Nothing wrong with book festival for black people, says event founder
The festival, held in Soweto last year, drew flak from people who believed that excluding white people from the event was counter-productive because they had the financial muscle to ensure its survival.
However, the founder and director of the festival, Mngqolozana, said opening it up to “others” would further entrench “whiteness” at literary events.
“This issue of this so-called exclusion of white people is exactly what whiteness does. It centralises itself; that’s the success of colonisation... whiteness will always be the centre,” he said. “Each time it (the festival) gets bigger and better.... We’re talking about the so-called exclusion of white people and not the good things we’re doing.”
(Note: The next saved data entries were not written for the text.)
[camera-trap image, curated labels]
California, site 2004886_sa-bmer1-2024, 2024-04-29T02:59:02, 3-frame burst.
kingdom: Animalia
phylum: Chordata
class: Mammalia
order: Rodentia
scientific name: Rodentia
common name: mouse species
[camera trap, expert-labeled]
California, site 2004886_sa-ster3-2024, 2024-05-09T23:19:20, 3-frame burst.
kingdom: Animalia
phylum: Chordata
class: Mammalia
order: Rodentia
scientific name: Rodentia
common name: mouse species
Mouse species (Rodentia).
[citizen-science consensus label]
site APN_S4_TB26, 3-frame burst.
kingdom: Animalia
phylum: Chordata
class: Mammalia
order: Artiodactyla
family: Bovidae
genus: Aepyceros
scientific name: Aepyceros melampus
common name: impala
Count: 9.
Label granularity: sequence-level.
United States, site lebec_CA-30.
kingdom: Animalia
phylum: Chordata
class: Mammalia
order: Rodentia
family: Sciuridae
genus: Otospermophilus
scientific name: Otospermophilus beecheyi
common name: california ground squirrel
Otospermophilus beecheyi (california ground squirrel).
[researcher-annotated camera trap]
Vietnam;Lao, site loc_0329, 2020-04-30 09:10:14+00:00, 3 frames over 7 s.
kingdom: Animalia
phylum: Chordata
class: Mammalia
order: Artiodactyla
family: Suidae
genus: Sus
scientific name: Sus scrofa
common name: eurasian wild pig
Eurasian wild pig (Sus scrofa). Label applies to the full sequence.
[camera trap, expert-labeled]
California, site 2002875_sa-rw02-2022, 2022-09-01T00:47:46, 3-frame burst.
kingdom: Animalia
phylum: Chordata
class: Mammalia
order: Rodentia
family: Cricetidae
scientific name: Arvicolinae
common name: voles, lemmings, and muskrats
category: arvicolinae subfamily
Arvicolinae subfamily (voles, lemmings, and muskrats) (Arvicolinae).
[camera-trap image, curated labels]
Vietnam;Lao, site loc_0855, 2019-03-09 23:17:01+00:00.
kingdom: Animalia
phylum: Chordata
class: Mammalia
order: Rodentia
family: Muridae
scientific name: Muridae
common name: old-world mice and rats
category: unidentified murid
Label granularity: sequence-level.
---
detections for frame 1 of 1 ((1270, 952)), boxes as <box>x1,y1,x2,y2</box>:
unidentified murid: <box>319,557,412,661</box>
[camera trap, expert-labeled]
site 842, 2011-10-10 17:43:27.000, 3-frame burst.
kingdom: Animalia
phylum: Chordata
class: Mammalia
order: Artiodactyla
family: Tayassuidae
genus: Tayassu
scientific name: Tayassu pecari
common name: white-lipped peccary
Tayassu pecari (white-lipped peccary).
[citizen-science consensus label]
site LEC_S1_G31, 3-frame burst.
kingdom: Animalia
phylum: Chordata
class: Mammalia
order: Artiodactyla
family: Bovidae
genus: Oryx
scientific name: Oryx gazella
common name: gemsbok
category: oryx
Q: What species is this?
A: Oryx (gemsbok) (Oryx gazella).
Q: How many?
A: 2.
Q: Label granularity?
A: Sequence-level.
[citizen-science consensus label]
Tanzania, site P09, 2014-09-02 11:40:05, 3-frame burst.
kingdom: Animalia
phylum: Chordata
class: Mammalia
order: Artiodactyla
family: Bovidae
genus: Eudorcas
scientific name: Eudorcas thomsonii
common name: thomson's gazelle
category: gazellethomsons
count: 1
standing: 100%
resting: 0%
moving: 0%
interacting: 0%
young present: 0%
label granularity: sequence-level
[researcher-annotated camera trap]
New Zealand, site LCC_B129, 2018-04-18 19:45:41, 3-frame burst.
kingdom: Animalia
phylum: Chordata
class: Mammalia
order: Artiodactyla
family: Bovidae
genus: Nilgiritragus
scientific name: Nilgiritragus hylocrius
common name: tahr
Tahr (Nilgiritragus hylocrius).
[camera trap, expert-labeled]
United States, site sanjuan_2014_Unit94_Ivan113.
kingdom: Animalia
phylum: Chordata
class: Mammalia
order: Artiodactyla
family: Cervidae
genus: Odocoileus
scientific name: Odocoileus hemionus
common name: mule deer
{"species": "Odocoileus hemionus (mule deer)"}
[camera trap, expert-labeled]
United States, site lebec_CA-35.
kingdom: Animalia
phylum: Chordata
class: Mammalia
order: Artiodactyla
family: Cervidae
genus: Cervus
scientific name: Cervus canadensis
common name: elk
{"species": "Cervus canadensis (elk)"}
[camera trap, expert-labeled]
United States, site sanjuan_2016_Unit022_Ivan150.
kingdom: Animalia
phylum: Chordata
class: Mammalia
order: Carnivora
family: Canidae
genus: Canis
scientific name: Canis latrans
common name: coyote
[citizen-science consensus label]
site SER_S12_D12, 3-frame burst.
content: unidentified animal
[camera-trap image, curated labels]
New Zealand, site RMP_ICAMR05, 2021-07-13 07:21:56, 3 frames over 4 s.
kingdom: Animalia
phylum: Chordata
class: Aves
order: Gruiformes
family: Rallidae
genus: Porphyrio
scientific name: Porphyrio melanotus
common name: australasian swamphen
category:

Mngqolozana then pointed out that people with different skin colours were welcome to make contributions to the “platform for black writers and readers - where they can for once, as a literary community, experience the fullness of their humanity without feeling that they are in the margin, or they have to be careful about who they are in that space”.
He said white people he had known for over 10 years “were the first people to donate (to the festival), and continue to do so. They never asked to attend the festival because they understood the nature of allyship,” he said, adding that allyship needed to be understood in a certain context.
Mngqolozana’s festival, now entering its fourth year, receives funding from the Department of Arts and Culture, the City of Johannesburg, Gauteng’s department of sports, arts, culture and recreation, and support from organisations such as the Miles Morland Foundation and the National Institute for Humanities and Social Sciences.
Thabiso Mahlape, head of BlackBird Books (a subsidiary of Jacana Media) said: “I’ve heard people tell others not to work with me because I’m ‘cushioned by whiteness’. What else would cushion me? What I found fascinating was how much funding South African film productions get. And we don’t have that. We don’t have the government trying to subsidise anyone in the literary space.”
She said that the “literary space” was one of the most liberal cultural arenas but, for financial reasons, was dominated by white people. “We publish books for black people and we don’t even hit the kind of sales that we should be hitting. This is also because of socio-economic reasons (and) you can’t divorce them from the history of the country.”
Mahlape pointed out the challenges created by a lack of government support. “If the government right now, which is black, doesn’t seem to care, what am I supposed to do? For a conversation like this to be existing, is quite insulting. Where else do you expect us to get the money?
“The government ought to be our biggest customer, in terms of libraries and more.”
Fourie Botha, the head of Umuzi (part of Penguin Random House) highlighted that the challenges faced by publishing businesses were mostly created by economic factors.
“You need a huge amount of working capital to run a publishing business because it takes a very long time to produce a product that sells slowly and at a relatively cheap price, so it takes many months before you get a return on your investment.”
Botha added: “Finding and developing under-represented voices is important and a ‘new voice’ has always excited a publisher. I’m not completely sure that specific imprints for specific persons will be all that helpful, apart from helping publishers to focus their lists and their efforts.”
On why the country did not have a greater number of black-owned publishing houses, the head of Kwela Books (subsidiary of NB Publishers), Carolyn Meads said the history of oppression had created inequality across the board, including, but not limited to, the publishing sector.
“Currently, the publishing sector faces many challenges and you don’t really see many new publishing houses springing up, whether white- or black-owned. What has played a role, as far as I can see, is a combination of there not being black-owned publishing houses in the past due to political reasons, and few new ones emerging now due to economic reasons.”